**STATED EXERCISE 1**
In the passage on reparations, what did reparations come to be associated with in the 19th and 20th centuries?
**STATED EXERCISE 2**
Write a continuation of the passage on reparations, starting right after its final sentence.

**GIVEN TEXT**
Let me begin by noting that reparation is not just about money: it is not even mostly about money; in fact, money is not even one percent of what reparation is about. Reparation is mostly about making repairs. self-made repairs, on ourselves: mental repairs, psychological repairs, cultural repairs, organisational repairs, social repairs, institutional repairs, technological repairs, economic repairs, political repairs, educational repairs, repairs of every type that we need in order to recreate and sustainable black societies….More important than any monies to be received; more fundamental than any lands to be recovered, is the opportunity the reparations campaign offers us for the rehabilitation of Black people, by Black people, for Black people; opportunities for the rehabilitation of our minds, our material condition, our collective reputation, our cultures, our memories, our self-respect, our religious, our political traditions and our family institutions; but first and foremost for the rehabilitation of our minds”.[3]

REPARATIONS DEFINITION
It can thus be concluded then popular conceptions of reparations within the International Social Movement for Afrikan Reparations (ISMAR) should be viewed as an obligation to make the repairs necessary to correct current harms caused as a result of past wrongs. Under this view, reparations can be viewed as a process that restores hope and dignity and rebuilds communities rather than being reduced to a pay check. This notion of ‘reparations as repairs’ has also been advocated by reparations legal and political theorists in the USA. For example, Yamamoto et. al (2007) advocate the ‘reparations as repair’ model to help elevate the role of reparations potential to “create social healing and generate practical theory” as well as ways of ”doing justice” that link scholars and front-line reparations advocates with legal policymakers and the [American] public.[4]

The right to reparation has also been recognised as a fundamental right and well established principle in international law which according to the human rights organisation REDRESS that helps torture survivors obtain justice and reparations has existed for centuriesand refers to the obligation of a wrongdoing party to redress the damage caused to the injured party. [5] Typically in the 19th and 20th centuries, reparations came to be associated with punitive sanctions against aggressor states following their defeat in war. However, among the significant transformations of reparations politics in more recent times has been a shift from reparations involving states, to cases involving both states and civil society actors, who are usually racial or ethnic groups united by their common experience of a historical injustice.

**PROVIDED DATA**

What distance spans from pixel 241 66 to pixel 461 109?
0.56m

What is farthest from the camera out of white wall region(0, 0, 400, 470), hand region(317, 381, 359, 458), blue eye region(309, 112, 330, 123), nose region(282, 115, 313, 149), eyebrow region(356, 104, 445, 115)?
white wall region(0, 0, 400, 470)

**TASK RESULT 1**
Punitive sanctions against aggressor states following their defeat in war.

**TASK RESULT 2**
Under international law, “reparation must, as far as possible, wipe out all the consequences of the illegal act and re-establish the situation which would, in all probability, have existed if that act had not been committed.”[6]In 2005, the UN General Assembly adopted the ‘Basic Principles and Guidelines on the Right to a Remedy and Reparation for Victims of Violations of International Human Rights and Humanitarian Law‘.[7] These principles go some way towards codifying the norms relating to the right to reparation and also dispel one of the most common misconceptions, i.e. that reparation is synonymous with compensation. Other forms of reparation contained in these norms include: restitution, rehabilitation, satisfaction and guarantees of non-repetition.Ultimately, reparations are meant to redress past wrongs, to stop and repair the harms inflicted, and to rehabilitate those who continue to suffer the consequences of these harms, what are referred to as the individual and collective victims in international law. With this in mind, it is always imperative to consider whether the means of reparation under consideration will effectively lead to the ends envisaged, including analysis of any consequences, (both positive and adverse), of such measures of reparations being proposed or advocated for.

 

Repatriation is not Separate from Reparations, but Rather an Aspect of Restitution: a Specific Form of Reparations

It is common in some circles to hear the term reparations and repatriation used as though they represent two different yet complimentary aspects of reparatory justice, when in in fact, repatriation is an aspect of reparations and would appropriately be a form of restitution arising from the Afrikan Diaspora’s collective exclusion from citizenship due to the Maangamizi which resulted in the deracination and loss of peoplehood, citizenship and right to belong to Afrika for people of Afrikan origin. After all, Afrikan people were kidnapped from Afrika and trafficked against our will to many parts of the Afrikan Diaspora. It follows that what is typically considered to be repatriation has to be seen as a legitimate way of redressing and repairing these original crimes. The right of return is a principle which is drawn from the Universal Declaration of Human Rights  (UDHR) and the International Covenant on Civil and Political Rights (ICCPR), intended to enable people to return to, and re-enter, their country of origin. The UDHR article 13 states that “[e]veryone has the right to freedom of movement and residence within the borders of each State. Everyone has the right to leave any country, including his own, and to return to his country.” (emphasis added).

However, repatriation meaning a return to one’s patria or fatherland or the process of returning a person to their place of origin or citizenship is in itself not sufficient. Firstly, Afrikan people’s concept of Afrika being the Motherland is not the same as the Roman concept of patria. Afrika is recognised as being a Motherland, not a Fatherland because it is the birthplace of humanity, the cradle of human civilisation and culture. For a people in the process of reestablishing their National Self-Determination, repairing and restoring themselves, repatriation cannot be reduced to just a return to a particular country of origin or physical return. It must entail the re-establishment and creation of bonds between displaced Afrikans and Afrikans in the Motherland; a return to community and people, and the restoration of community and nationhood. It must also be remembered that this right to return is also a right of displaced and dispossessed Afrikan people on the Continent of Afrika.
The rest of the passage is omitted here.